Em reta final, Segundo Sol decepcionou muita gente. Com uma trama mal desenvolvida, arrastada e cheia de clichês, João Emanuel Carneiro aposta em incluir em seu enredo assuntos que possam causar uma certa rebuliços e debates nas redes sociais, tentando assim, quem sabe, manter uma certa audiência e repercussão dos capítulos.
O problema é que os temas abordados, apesar de importantes e necessários, são malconduzidos e acabam sendo apresentados de forma rasa. Há algum tempo, escrevi nessa coluna sobre a polêmica envolvendo a personagem Maura, interpretada por Nanda Costa, questionando na época os rumos da personagem e quais eram a intenção do autor em fazê-la se envolver com um homem: falar sobre bissexualidade ou promover a “cura gay”.
Na última terça-feira (30 de outubro), após uma longa espera (notem a data que publiquei o primeiro texto), tivemos a resposta: Maura é bissexual. Legal, não? Pensar a bissexualidade sendo abordada na principal novela da Rede Globo é algo incrível, o assunto foi tocado pouquíssimas vezes na teledramaturgia brasileira e muito pouco explorado.
A visibilidade LGBTQ+, apesar de ser um mote recorrente, ainda é pouco explorado nos meios de comunicação de massa, como a televisão. E o B dessa sigla é o que mais sofre com a invisibilidade (veja mais sobre o assunto nesse artigo apresentado no Intercom desse ano).

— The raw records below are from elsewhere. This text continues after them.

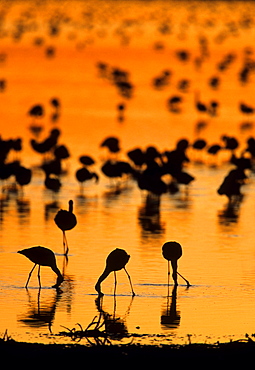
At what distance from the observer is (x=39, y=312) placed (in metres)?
12.3

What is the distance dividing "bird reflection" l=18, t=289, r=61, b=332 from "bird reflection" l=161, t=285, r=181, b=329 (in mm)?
1207

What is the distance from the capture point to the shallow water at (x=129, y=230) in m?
12.1

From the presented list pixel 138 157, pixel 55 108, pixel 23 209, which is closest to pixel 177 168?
pixel 138 157

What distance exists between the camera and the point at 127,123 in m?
37.5

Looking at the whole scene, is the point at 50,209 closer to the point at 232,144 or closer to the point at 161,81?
the point at 232,144

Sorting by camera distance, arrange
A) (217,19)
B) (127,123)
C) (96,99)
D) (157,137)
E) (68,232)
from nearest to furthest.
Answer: (68,232) < (157,137) < (127,123) < (96,99) < (217,19)

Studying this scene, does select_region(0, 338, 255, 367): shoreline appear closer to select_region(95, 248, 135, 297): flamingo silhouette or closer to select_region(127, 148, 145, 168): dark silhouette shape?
select_region(95, 248, 135, 297): flamingo silhouette

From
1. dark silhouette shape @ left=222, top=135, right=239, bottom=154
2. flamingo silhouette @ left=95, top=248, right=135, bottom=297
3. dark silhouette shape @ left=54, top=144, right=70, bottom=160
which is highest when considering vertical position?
dark silhouette shape @ left=222, top=135, right=239, bottom=154

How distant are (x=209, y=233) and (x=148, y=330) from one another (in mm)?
6979

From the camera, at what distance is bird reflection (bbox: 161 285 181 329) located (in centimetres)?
1175

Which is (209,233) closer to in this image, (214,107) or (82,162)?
(82,162)

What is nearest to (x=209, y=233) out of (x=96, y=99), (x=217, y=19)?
(x=96, y=99)

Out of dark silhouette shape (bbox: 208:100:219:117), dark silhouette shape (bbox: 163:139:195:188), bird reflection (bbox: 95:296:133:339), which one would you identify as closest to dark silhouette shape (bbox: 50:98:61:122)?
dark silhouette shape (bbox: 208:100:219:117)

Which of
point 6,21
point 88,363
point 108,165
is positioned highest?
point 6,21
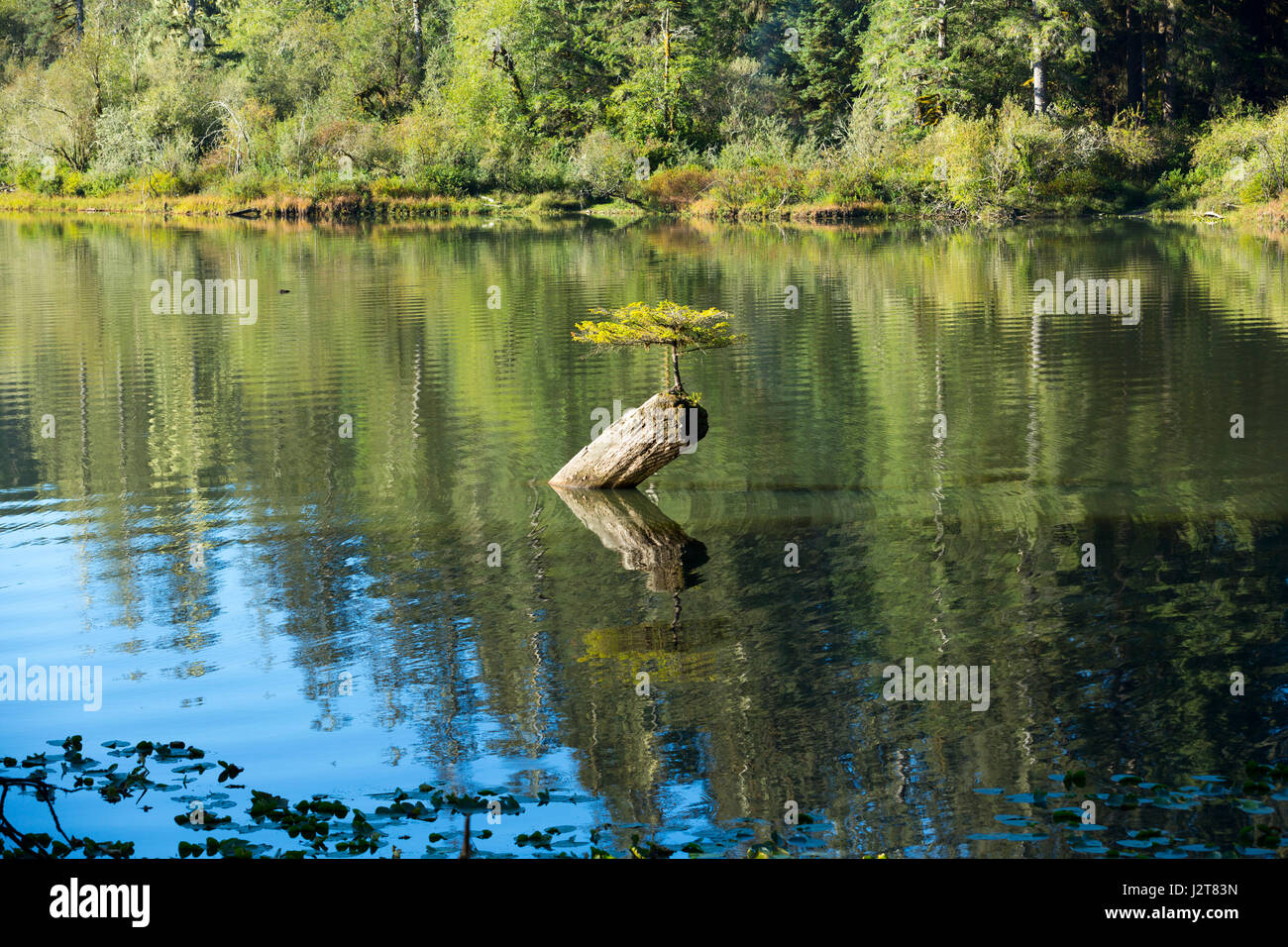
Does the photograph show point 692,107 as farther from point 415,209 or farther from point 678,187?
point 415,209

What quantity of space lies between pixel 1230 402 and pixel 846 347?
352 inches

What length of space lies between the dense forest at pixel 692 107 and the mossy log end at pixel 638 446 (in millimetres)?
56566

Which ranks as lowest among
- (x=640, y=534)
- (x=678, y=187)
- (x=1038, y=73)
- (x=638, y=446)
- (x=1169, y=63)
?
(x=640, y=534)

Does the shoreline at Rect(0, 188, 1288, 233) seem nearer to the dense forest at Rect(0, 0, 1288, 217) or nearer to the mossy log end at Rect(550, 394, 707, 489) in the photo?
the dense forest at Rect(0, 0, 1288, 217)

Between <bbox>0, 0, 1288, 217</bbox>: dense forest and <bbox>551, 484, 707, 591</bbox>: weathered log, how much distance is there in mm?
56926

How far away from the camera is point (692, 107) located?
290 feet

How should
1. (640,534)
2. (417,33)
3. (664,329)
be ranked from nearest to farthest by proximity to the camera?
(640,534) < (664,329) < (417,33)

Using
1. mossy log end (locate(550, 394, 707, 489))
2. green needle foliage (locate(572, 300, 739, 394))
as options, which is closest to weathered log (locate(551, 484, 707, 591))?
mossy log end (locate(550, 394, 707, 489))

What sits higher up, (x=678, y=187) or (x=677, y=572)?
(x=678, y=187)

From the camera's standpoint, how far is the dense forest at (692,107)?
7294 cm

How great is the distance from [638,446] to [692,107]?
75.7m

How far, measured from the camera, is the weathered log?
46.6 ft

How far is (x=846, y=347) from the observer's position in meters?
29.5

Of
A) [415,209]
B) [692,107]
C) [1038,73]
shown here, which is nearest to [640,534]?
[1038,73]
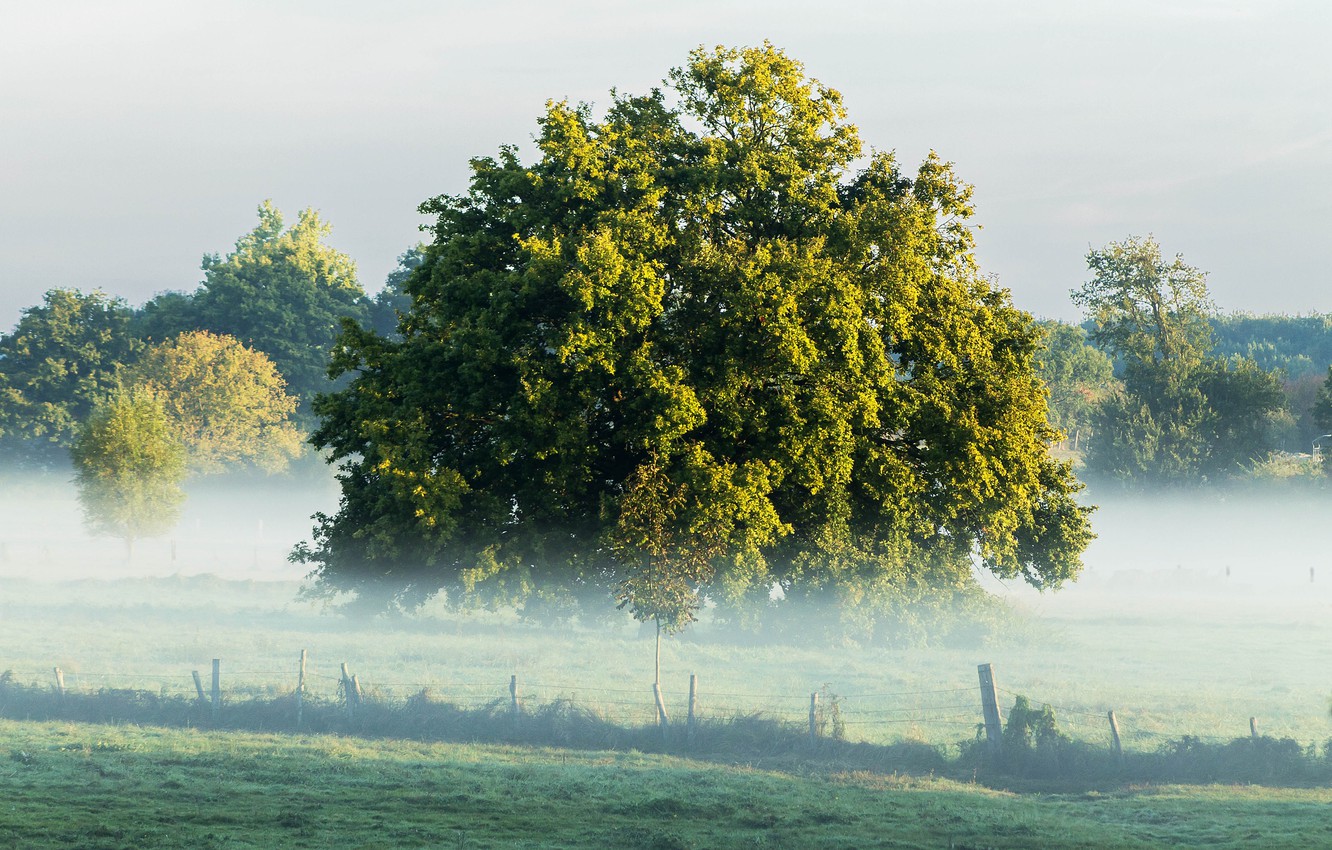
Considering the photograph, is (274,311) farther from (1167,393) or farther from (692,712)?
(692,712)

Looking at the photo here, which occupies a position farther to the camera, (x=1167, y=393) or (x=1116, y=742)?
(x=1167, y=393)

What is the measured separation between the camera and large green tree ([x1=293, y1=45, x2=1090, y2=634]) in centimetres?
3112

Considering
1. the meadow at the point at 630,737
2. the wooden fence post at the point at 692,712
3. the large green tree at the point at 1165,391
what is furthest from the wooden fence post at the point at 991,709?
the large green tree at the point at 1165,391

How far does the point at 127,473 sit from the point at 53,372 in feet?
143

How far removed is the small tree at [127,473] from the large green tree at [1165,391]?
64.4 metres

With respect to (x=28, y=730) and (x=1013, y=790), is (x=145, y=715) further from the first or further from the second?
(x=1013, y=790)

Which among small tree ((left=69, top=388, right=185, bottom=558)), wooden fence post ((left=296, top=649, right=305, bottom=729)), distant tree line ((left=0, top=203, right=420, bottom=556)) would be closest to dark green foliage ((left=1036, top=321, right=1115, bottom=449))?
distant tree line ((left=0, top=203, right=420, bottom=556))

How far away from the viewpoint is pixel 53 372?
111m

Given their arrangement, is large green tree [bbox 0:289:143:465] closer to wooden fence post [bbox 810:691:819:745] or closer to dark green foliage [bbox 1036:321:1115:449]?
dark green foliage [bbox 1036:321:1115:449]

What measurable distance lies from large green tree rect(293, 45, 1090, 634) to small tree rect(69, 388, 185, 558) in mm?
42489

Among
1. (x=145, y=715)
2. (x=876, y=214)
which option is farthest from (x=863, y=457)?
(x=145, y=715)

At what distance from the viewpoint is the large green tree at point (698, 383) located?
102ft

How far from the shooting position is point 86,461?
2918 inches

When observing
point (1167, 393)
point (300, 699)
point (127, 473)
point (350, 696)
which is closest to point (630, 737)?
point (350, 696)
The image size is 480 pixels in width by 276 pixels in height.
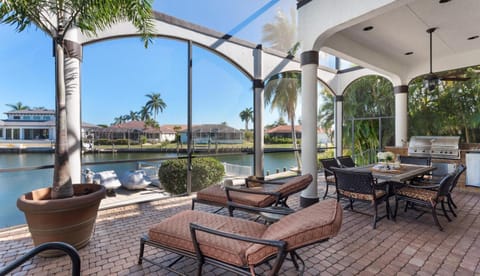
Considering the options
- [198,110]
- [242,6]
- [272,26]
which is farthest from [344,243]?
[272,26]

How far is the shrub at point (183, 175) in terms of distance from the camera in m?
6.35

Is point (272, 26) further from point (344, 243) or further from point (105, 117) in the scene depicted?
point (344, 243)

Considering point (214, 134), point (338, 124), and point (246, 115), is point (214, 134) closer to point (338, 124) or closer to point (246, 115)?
point (246, 115)

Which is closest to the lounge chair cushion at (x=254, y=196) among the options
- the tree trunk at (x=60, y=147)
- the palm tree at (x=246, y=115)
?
the tree trunk at (x=60, y=147)

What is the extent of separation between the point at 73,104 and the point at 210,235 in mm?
3271

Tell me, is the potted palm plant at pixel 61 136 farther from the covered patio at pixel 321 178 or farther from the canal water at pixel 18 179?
the canal water at pixel 18 179

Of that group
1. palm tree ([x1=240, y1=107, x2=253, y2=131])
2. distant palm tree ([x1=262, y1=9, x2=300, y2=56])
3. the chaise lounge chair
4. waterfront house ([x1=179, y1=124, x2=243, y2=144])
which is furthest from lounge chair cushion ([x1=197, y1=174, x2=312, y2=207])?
distant palm tree ([x1=262, y1=9, x2=300, y2=56])

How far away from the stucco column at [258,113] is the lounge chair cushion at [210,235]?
3.80 m

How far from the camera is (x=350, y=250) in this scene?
9.53ft

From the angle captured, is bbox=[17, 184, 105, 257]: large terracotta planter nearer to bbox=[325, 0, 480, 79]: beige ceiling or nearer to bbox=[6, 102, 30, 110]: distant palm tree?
bbox=[6, 102, 30, 110]: distant palm tree

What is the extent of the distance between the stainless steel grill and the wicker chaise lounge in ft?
19.8

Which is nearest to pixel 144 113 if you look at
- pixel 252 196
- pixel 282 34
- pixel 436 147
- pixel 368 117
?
pixel 252 196

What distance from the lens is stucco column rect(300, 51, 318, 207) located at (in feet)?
14.9

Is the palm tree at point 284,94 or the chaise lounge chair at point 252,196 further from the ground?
the palm tree at point 284,94
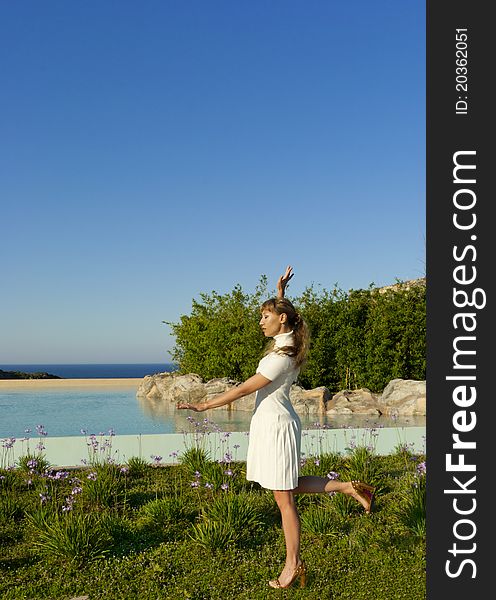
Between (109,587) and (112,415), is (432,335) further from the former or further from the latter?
(112,415)

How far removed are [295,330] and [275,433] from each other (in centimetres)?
63

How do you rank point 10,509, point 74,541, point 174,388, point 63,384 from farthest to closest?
1. point 63,384
2. point 174,388
3. point 10,509
4. point 74,541

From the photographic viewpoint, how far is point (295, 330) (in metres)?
3.99

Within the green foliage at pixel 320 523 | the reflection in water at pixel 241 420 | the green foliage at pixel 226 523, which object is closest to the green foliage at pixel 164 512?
the green foliage at pixel 226 523

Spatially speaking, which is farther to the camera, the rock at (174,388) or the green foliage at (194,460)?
the rock at (174,388)

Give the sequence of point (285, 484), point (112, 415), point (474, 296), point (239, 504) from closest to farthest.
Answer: point (474, 296) < point (285, 484) < point (239, 504) < point (112, 415)

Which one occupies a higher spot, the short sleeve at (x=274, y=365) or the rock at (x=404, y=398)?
the short sleeve at (x=274, y=365)

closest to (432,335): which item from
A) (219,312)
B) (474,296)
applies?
(474,296)


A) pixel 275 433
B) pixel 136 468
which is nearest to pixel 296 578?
pixel 275 433

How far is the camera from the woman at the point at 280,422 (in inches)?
149

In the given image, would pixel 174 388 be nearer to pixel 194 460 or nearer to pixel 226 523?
pixel 194 460

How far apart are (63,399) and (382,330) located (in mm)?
9430

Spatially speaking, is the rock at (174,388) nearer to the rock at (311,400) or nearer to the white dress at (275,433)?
the rock at (311,400)

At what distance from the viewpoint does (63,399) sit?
A: 18.9 metres
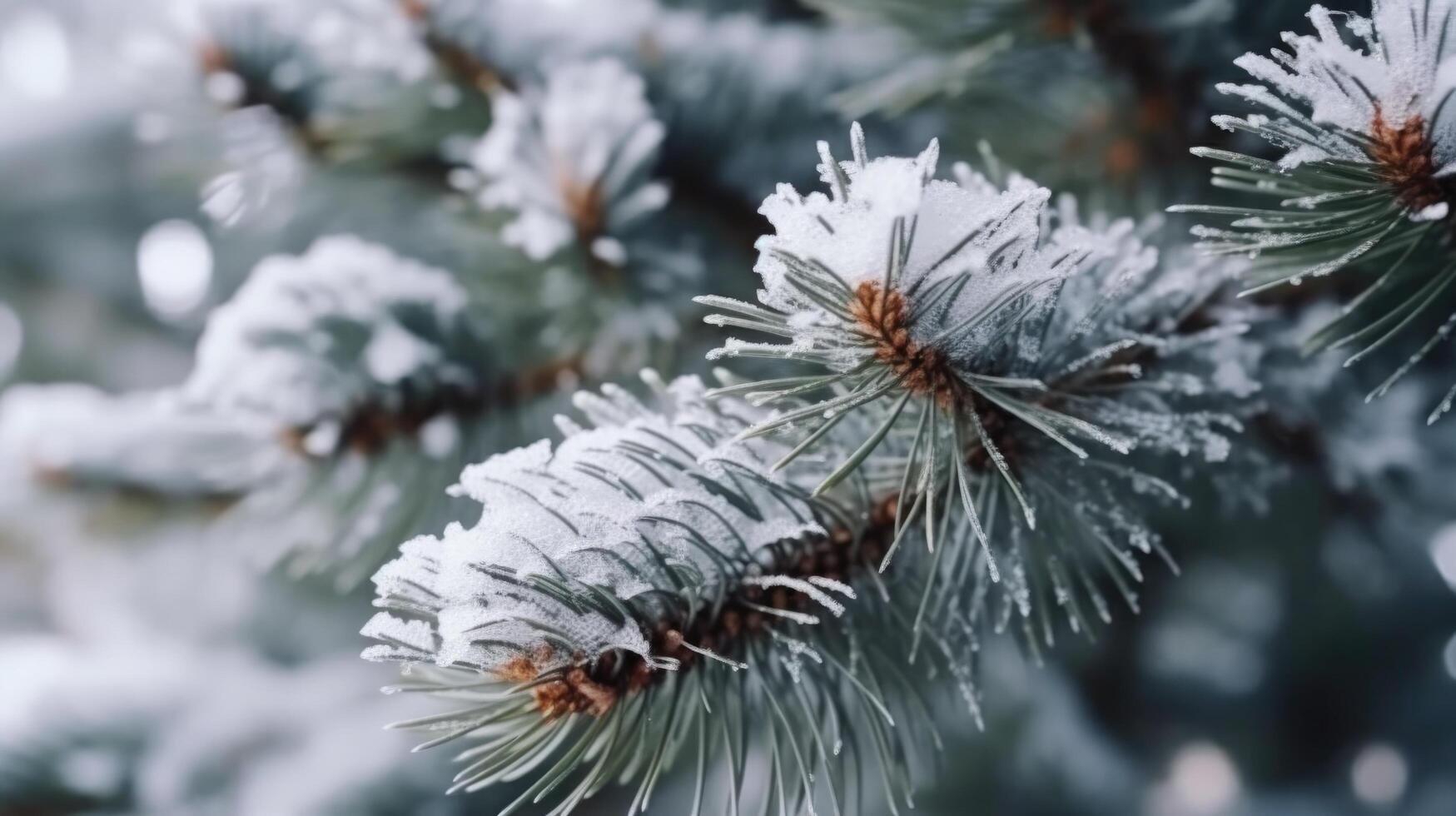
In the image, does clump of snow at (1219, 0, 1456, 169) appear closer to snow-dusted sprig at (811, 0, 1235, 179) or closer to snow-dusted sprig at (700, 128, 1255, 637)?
snow-dusted sprig at (700, 128, 1255, 637)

Na novela, quem era leigo em alguns dos temas, continuou leigo. Quem era preconceituoso com algum dos tópicos, não assistiu a nenhuma discussão séria e desconstruída, e provavelmente continua com o mesmo preconceito. Sinceramente, para mim, ambas as abordagens não serviram para nada.
Sendo assim, era para esse texto ser positivo, exaltar um mérito da novela. Porém, não é bem assim, porque, assim como tudo em Segundo Sol, a questão foi muito mal trabalhada e não teve nenhum aprofundamento. No capítulo citado, ao conversar com a irmã sobre sua indecisão entre Selma e Ionan, Rosa (Letícia Colin) questionou: “Você gosta mais de homem ou de mulher?”. “Eu gosto de gente, Rosa, gente! Gosto de Ionan e gosto de Selma! Igual! Tenho carinho, vontade de ficar junto, amo os dois, por mim ficava com os dois, mas não posso!”, respondeu a policial.
E foi isso. Essa é toda a abordagem sobre a bissexualidade da personagem. Apenas um único diálogo. E por quê? Porque o autor, ao invés de explorar isso, decidiu que não iria falar sobre e incluiria um outro tema: poliamor. “Oxê, não pode por quê?! Tanta gente aí vivendo o amor livre, o poliamor! Se você vai ser feliz com os dois, é o que importa, ninguém tem nada a ver com sua vida! Eu dou a maior força de você tentar, propõe isso pra eles! Maura, não tem fórmula, nem deve ter regra”, respondeu a personagem de Colin.
Na cena seguinte, Maura apareceu conversando com Selma e Ionan para propor o relacionamento a três. Ela declarou que gosta dos dois, com a mesma intensidade, e que não queria escolher entre um ou outro. “Já não basta minha mãe, com dois maridos, agora serei eu com duas mulheres?”, reagiu o policial – a personagem Naná (Arlete Salles) também vive um trisal com Dodô (José de Abreu) e Nestor (Francisco Cuoco).
Apesar da breve indignação, ele e Selma toparam a proposta, sem muitos estranhamentos, sem nenhuma grande conversa sobre como iria funcionar, sem ressalvas. Fácil. Sem nenhum aprofundamento sobre esse tema também. Vale citar aqui que quando Naná propôs o amor livre, Nonô e Nestor também aceitaram na hora (mesmo sendo pessoas de mais idade, acostumados com o modelo “tradicional” de casamento).
Ou seja, a novela tocou em dois assuntos polêmicos e importantes, mas não falou de verdade sobre nenhum. João Emanuel Carneiro deveria aprender com o programa Amor & Sexo, que já trouxe ambos os conteúdos de maneira didática e explicativa.
Na novela, quem era leigo em alguns dos temas, continuou leigo. Quem era preconceituoso com algum dos tópicos, não assistiu a nenhuma discussão séria e desconstruída, e provavelmente continua com o mesmo preconceito. Sinceramente, para mim, ambas as abordagens não serviram para nada.